» **Vorliegender Text**
---
Informationen und Perspektiven zu den kirchlichen Gebäuden

Eigentümer, Verantwortung, Rechtliches

Die Kirchengemeinden sind in der Regel Eigentümer der kirchl. Gebäude vor Ort. Ihre Kirchenvorstände tragen daher Rechte und Pflichten eines Eigentümers. Sie sind im vollen Sinn verantwortlich für ihre Gebäude.

Freilich besteht keine Pflicht, diese Gebäude vorzuhalten – mit einer Ausnahme: Kirchengemeinden sind verpflichtet, für die Inhaber einer Pfarrstelle oder eines Vikariats eine Dienstwohnung (DW) bereitzustellen und zu unterhalten. Allerdings muss sie diese nicht zwingend besitzen, sie kann sie auch anmieten. (Gemäß Pfarrbesoldungsgesetz haben Inhaber einer Stelle im Umfang von mind. 75% Anspruch auf eine DW. Das Wohnen in der DW ist Dienstpflicht; die DW ist Teil der Besoldung.)

Gebäudeüberwachung, Baumaßnahmen

Im Blick auf den baulichen Zustand der Gebäude arbeiten die verschiedenen kirchlichen Ebenen zusammen: (a) Kirchengemeinde/vor Ort, (b) Verwaltungsstelle/Verbundregion und (c) Landeskirche. Vor Ort muss geklärt sein, wer für die Überwachung des baulichen Zustands Verantwortung übernimmt, und auch, wie diesbezügliches Wissen dokumentiert und weitergegeben wird.

Zu den Aufgaben vor Ort gehört das Kümmern um die Gebäude, wie es eben ein Eigentümer tut. Dazu zählen eine jährliche Baubegehung sowie die Erledigung von Schönheitsreparaturen.
---
» **Bereitgestelltes Material**
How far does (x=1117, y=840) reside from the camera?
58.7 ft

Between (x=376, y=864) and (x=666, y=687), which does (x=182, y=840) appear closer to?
---
» **Angegebenes Ziel**
Tippe aus dem Text über kirchliche Gebäude den Abschnitt wortgetreu ab, der bei den Worten „Die Kirchengemeinden sind“ beginnt. Höre nach den Worten „für ihre Gebäude.“ auf.

» **Lösung**
Die Kirchengemeinden sind in der Regel Eigentümer der kirchl. Gebäude vor Ort. Ihre Kirchenvorstände tragen daher Rechte und Pflichten eines Eigentümers. Sie sind im vollen Sinn verantwortlich für ihre Gebäude.